FONDA - Parents and members of the Mid-Year Budget Committee met and discussed ideas to solve the current budget problems at Fonda-Fultonville Central School on Monday, where almost $500,000 in cuts are needed to close a budget gap.
Without spending cuts, the district would face a $1.4 million budget gap for 2013-14, requiring the tax levy to go up about 20 percent.
The committee will help determine the cuts that can be made to help build up the district's fund balance and avert cash-flow problems at the end of the year.
Interim Superintendent Patrick Michel said the meeting with parents was only a discussion about what could be cut.
"Just because we're saying we could cut these things, doesn't mean we're going to," said committee member Kathleen Georgia.
Some of the suggestions included eliminating spring athletics, reducing staff and transportation costs and closing the high school pool.
The next committee meeting is scheduled for Monday.
Michel said the meeting will be closed to the public. The committee will discuss the cuts the committee will recommend to the school district's Board of Education, Michel said. The cuts will be approved within a month.
"I don't think I have a feeling yet for what the committee feels," said Bonnie Couture, a member of the committee.
More than 30 parents and concerned citizens attended the meeting Monday.
"I think people are too worried about saving what we have instead of building what we need," parent Mike Andersen said during the meeting.
"I do have high hopes. I think it was a good forum for everybody to at least get started having a discussion. Obviously not for a decision," Matt Derby of Tribes Hill said. "I'm a little dissatisfied with the numbers."
Michel appeared pleased with the input from parents.
"I think the positive take-away for me is we have to look towards reinventing ourselves and looking towards the future where crisis is an opportunity," Michel said.
The Transportation Committee will meet at 6:30 p.m. today at the school. That committee will discuss possible cuts to the transportation department of the school.
A routine audit this month indicated the district's fund balance was depleted by unexpected health insurance costs and reductions in state building aid reimbursements.
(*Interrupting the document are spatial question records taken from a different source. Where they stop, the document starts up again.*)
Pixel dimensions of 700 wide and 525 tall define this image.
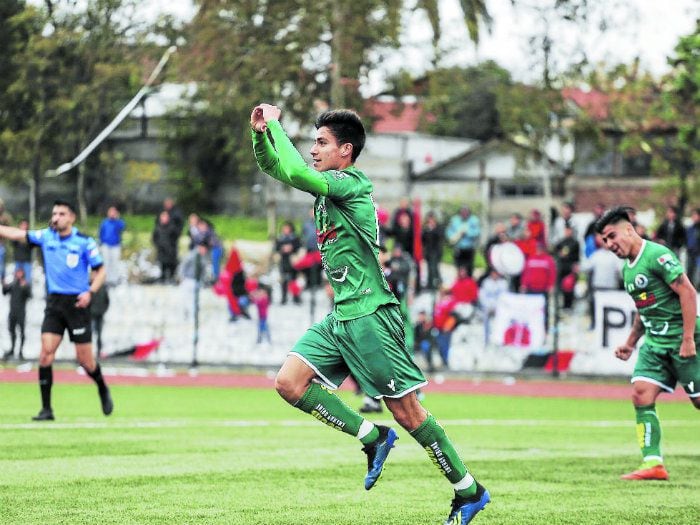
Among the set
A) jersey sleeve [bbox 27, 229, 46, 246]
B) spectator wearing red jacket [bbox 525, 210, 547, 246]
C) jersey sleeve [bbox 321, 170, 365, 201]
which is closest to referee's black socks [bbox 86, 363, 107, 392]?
jersey sleeve [bbox 27, 229, 46, 246]

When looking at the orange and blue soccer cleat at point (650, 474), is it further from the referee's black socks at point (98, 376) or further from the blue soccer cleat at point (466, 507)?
the referee's black socks at point (98, 376)

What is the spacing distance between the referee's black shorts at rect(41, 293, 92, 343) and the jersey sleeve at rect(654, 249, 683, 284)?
6.25 meters

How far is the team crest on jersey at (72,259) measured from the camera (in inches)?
511

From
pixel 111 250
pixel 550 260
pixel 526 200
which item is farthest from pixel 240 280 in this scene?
pixel 526 200

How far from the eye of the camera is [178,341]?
74.5 ft

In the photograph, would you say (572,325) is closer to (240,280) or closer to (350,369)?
(240,280)

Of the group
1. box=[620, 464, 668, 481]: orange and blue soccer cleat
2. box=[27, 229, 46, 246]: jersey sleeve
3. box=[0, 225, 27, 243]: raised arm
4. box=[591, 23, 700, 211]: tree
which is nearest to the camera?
box=[620, 464, 668, 481]: orange and blue soccer cleat

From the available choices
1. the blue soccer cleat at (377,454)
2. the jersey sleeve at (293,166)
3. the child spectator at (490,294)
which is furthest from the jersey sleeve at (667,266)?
the child spectator at (490,294)

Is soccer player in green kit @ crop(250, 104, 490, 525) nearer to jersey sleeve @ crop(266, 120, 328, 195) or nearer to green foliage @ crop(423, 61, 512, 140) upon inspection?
jersey sleeve @ crop(266, 120, 328, 195)

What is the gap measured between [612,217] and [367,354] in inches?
131

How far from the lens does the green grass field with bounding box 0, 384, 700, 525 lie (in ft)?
24.3

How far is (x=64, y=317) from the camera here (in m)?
13.0

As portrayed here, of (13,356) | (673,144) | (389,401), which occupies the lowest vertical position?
(13,356)

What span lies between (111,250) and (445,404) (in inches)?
425
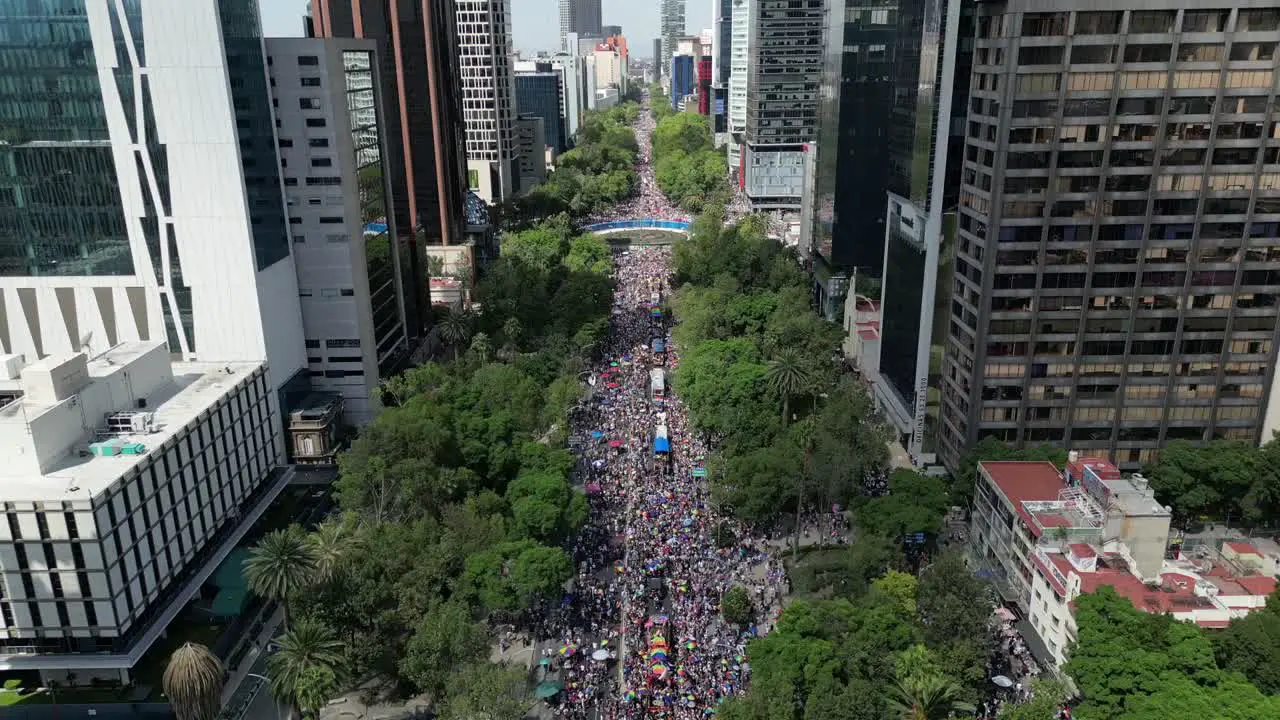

Michel said between cuts in state aid and lower enrollment, the district does not have the funds necessary to continue without cuts.
Without spending cuts, the district would face a $1.7 million budget gap for 2013-14, requiring the tax levy to go up about 20 percent.
For the upcoming 2013-14 budget, the district would have to deal with a $1.7 million deficit if there are no spending cuts. By 2016-17, that could roughly double to a $3.3 million deficit, according to projections provided Monday.